Update README.md

bebb3b0 verified 3 months ago

4.62 kB

	---
	language:
	- en
	- fr
	- es
	- zh
	- hi
	- ja
	- ru
	license: apache-2.0
	library_name: flax
	tags:
	- jax
	- flax
	- tpu
	- text-generation
	- base-model
	- custom-architecture
	datasets:
	- HuggingFaceFW/fineweb-edu
	- bigcode/starcoderdata
	- HuggingFaceFW/fineweb-2
	- open-web-math/open-web-math
	metrics:
	- loss
	- perplexity
	pipeline_tag: text-generation
	inference: false
	---

	# Zenyx-Base-220M: High-Density Nano Foundation Model

	<div align="center">

	![Model Architecture](https://img.shields.io/badge/Model-Zenyx_Base-blue?style=for-the-badge)
	![Parameter Count](https://img.shields.io/badge/Params-220M-orange?style=for-the-badge)
	![Training Tokens](https://img.shields.io/badge/Tokens-153B-green?style=for-the-badge)
	![Format](https://img.shields.io/badge/Weights-Safetensors-yellow?style=for-the-badge)

	</div>

	Zenyx-Base-220M is a 220 million parameter causal language model built from scratch using JAX/Flax on Kaggle TPU v5e-8.

	Unlike typical small models trained on limited data, Zenyx-Base was trained on ~153 Billion tokens—far exceeding the Chinchilla optimal point for this parameter count.
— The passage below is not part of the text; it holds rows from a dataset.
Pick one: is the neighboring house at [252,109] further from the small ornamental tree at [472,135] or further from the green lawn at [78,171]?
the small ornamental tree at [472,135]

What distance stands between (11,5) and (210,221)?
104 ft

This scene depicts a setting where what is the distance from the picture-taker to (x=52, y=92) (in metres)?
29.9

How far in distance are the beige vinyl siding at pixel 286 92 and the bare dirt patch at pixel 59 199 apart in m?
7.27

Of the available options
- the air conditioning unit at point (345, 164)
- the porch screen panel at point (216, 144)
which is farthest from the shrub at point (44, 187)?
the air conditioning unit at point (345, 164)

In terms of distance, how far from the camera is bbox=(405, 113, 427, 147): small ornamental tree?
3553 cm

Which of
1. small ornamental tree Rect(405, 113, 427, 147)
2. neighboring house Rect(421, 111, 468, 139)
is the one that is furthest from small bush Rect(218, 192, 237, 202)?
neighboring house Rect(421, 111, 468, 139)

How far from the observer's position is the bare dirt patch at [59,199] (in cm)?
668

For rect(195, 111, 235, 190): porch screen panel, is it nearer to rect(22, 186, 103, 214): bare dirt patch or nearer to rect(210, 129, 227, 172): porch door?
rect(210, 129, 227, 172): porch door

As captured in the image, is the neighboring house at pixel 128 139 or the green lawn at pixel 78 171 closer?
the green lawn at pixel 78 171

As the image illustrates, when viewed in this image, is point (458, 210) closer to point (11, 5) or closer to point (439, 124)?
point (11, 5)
This "over-training" strategy was employed to maximize the information density and logic capabilities of the weights, creating a robust foundation for reasoning tasks.

	## 🧠 Model Description

	* Architecture: Custom Llama-style Transformer (RoPE, SwiGLU, RMSNorm, Grouped Query Attention).
	* Tokenizer: Qwen 2.5 Tokenizer (151,650 Vocab Size) for high compression efficiency.
	* Context Window: 2048 Tokens.
	* Training Hardware: TPU v5e-8.
	* Final Validation Loss: ~2.38 (Exceptional convergence for 220M).

	### Technical Specifications
	\| Hyperparameter \| Value \|
	\| :--- \| :--- \|
	\| Layers \| 12 \|
	\| Hidden Dim \| 768 \|
	\| MLP Dim \| 3072 \|
	\| Attention Heads \| 12 \|
	\| KV Heads \| 4 (GQA) \|
	\| Vocab Size \| 151,646 \|

	## 📚 Training Curriculum (The "Omni-Mix")
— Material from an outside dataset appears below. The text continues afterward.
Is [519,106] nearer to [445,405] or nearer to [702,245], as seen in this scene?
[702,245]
	The model was trained using a rigorous 4-stage curriculum designed to layer capabilities sequentially:

	1. Phase 1: Fundamentals (FineWeb-Edu)
	* Focus on high-quality educational English text to establish linguistic baselines.
	2. Phase 2: Logic & Structure (StarCoder - Python)
	* Introduction of code data to enforce logical indentation, syntax, and structured thinking.
	3. Phase 3: Multilingualism (FineWeb-2)
	* Exposure to 6 major languages (Hindi, Chinese, Russian, Japanese, French, Spanish) to expand the semantic embedding space.
	4. Phase 4: The Infinite Polish (Omni-Mix)
	* A weighted interleaving of all previous datasets plus OpenWebMath to converge the model's logic and language capabilities.

	## 💻 Usage

	This model is a raw JAX/Flax checkpoint saved in `.safetensors` format. It uses a custom architecture definition and requires `flax` and `jax` to run.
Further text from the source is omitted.